Determined not to allow a bully to drive her from a job and workplace she loved, Wendy endured the abuse until finally she had a mental breakdown. The good news is Wendy, who hasn’t worked since 2007, was recently awarded close to $600,000 in compensation. $292,554.38 for past and future loss of earnings and $300,000 in pain and suffering. While that’s a lot of money it’s not enough to compensate Wendy for what has been taken from her. No amount of money can do that.
The court found the bullying had turned Wendy from a “bubbly, lively and caring” mother of two to a socially withdrawn woman suffering chronic anxiety and depression. Justice John Dixon was reported by the Herald Sun as saying “… Mr Cowell felt no compunction to treat the plaintiff with the level of respect that is reasonably expected”. He said had Wendy’s complaints been dealt with when they were made, she would not have suffered significant psychological injury.
While the bullying behaviour is appalling the inaction of other people managers in the organisation is also unacceptable. Despite Wendy first raising a complaint in 2003 no one stepped up and took action to address the bully’s behaviour? She complained of being subjected to sarcasm, hostility, rudeness, and violent behaviour. So why were the people in a position to take action not more concerned or even angry enough to step in and defend Wendy? People in positions of power who stand back and allow bullying to happen are far from what I regard as a leader.

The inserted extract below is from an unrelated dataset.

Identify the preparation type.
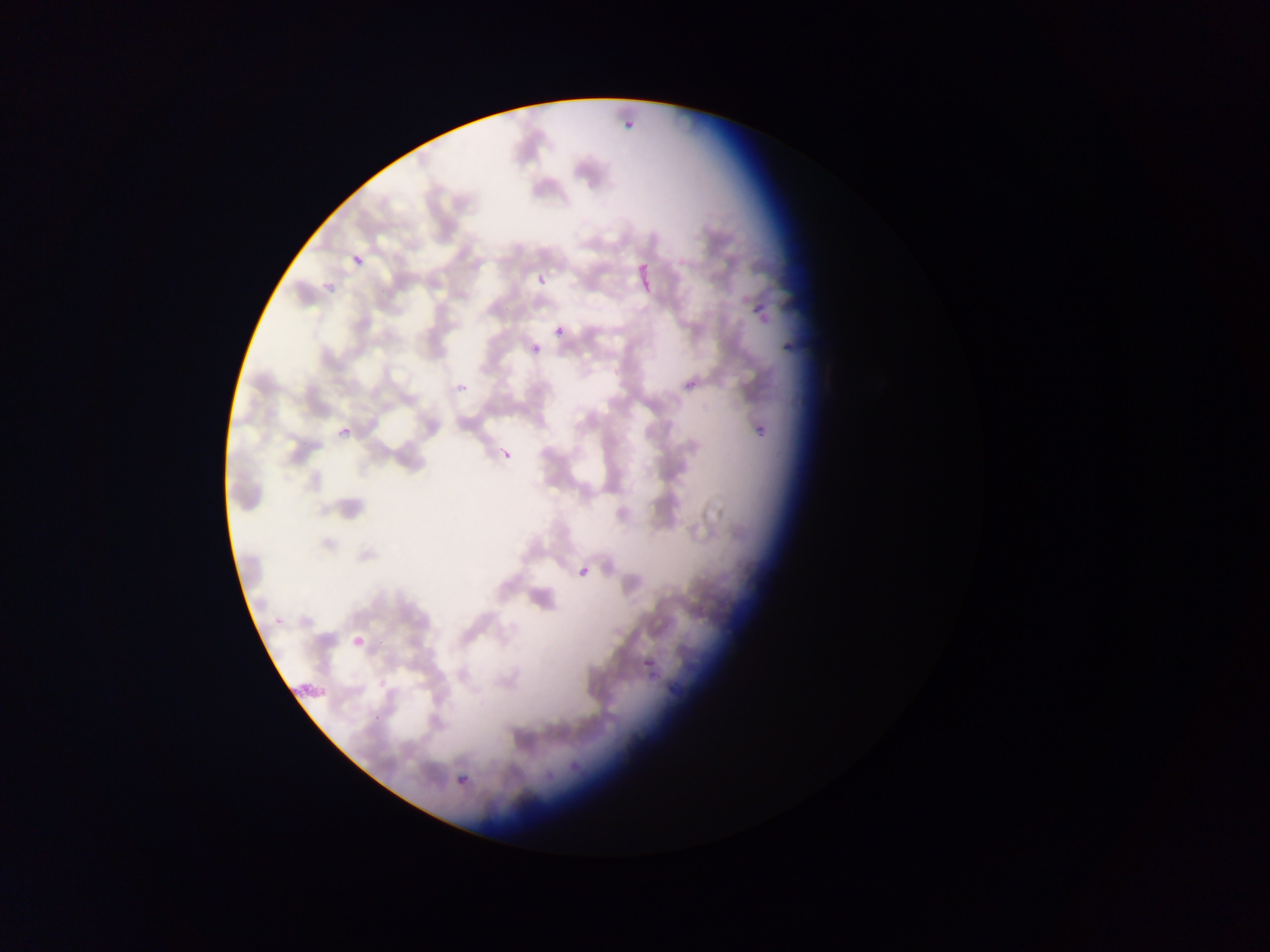
Thin blood smear.

Approximate bounding boxes as left top right bottom in pixels. Plasmodium parasite locations: 619 108 639 124; 348 251 369 266; 634 255 652 301; 531 269 559 284; 745 295 767 313; 554 325 565 336; 532 345 541 354; 457 383 468 394; 751 423 773 438; 340 427 351 438; 496 436 510 467; 572 566 592 578; 353 633 371 649; 644 649 660 669; 457 775 467 785. Sample from Ghana. One field of view. Mobile-phone photograph taken through the microscope. Image is 1270×952 pixels.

Ignorance is no excuse – even without her initial and subsequent complaints, surely someone in the leadership ranks noticed that Wendy needed support. Given her manager also racially vilified people of Asian appearance and dark-skinned students employed as casuals, it’s difficult to believe other people managers weren’t aware of how Wendy was being treated. The lack of compassion and irresponsibility it takes to allow abuse such as Wendy endured to happen in any organisation is upsetting to contemplate.
It’s not good enough for anyone in a leadership role to turn the other cheek and allow staff to be damaged in the way Wendy has been. While people leaders have a lawful obligation to safeguard the health and wellbeing of all staff in their organisation (irrespective of whether or not they report directly to them) I believe every person in a business has a moral obligation to look out for one another.
In my latest book The People Manager’s Toolkit I share a code of management conduct that when applied will ensure people are treated with the respect and decency they deserve. The first priority I argue is to earn trust and respect. To do that every leader must lead by example and demonstrate the standard of behaviour expected. The second priority I describe is taking ownership and holding ourselves accountable for meeting the obligations of our role. Her manager as well as other leaders in this organisation let Wendy down by failing to enforce these standards of conduct.
How will Wendy get on from here I wonder? While no doubt the financial compensation she is due to receive will make a positive difference in her life that money can’t buy everything. My hope is that Wendy also has the support she needs to work through and hopefully overcome the mental and emotional impacts of being bullied? The compensation awarded is for earnings and pain and suffering – Wendy shouldn’t have to use any of it to pay for health services she may need.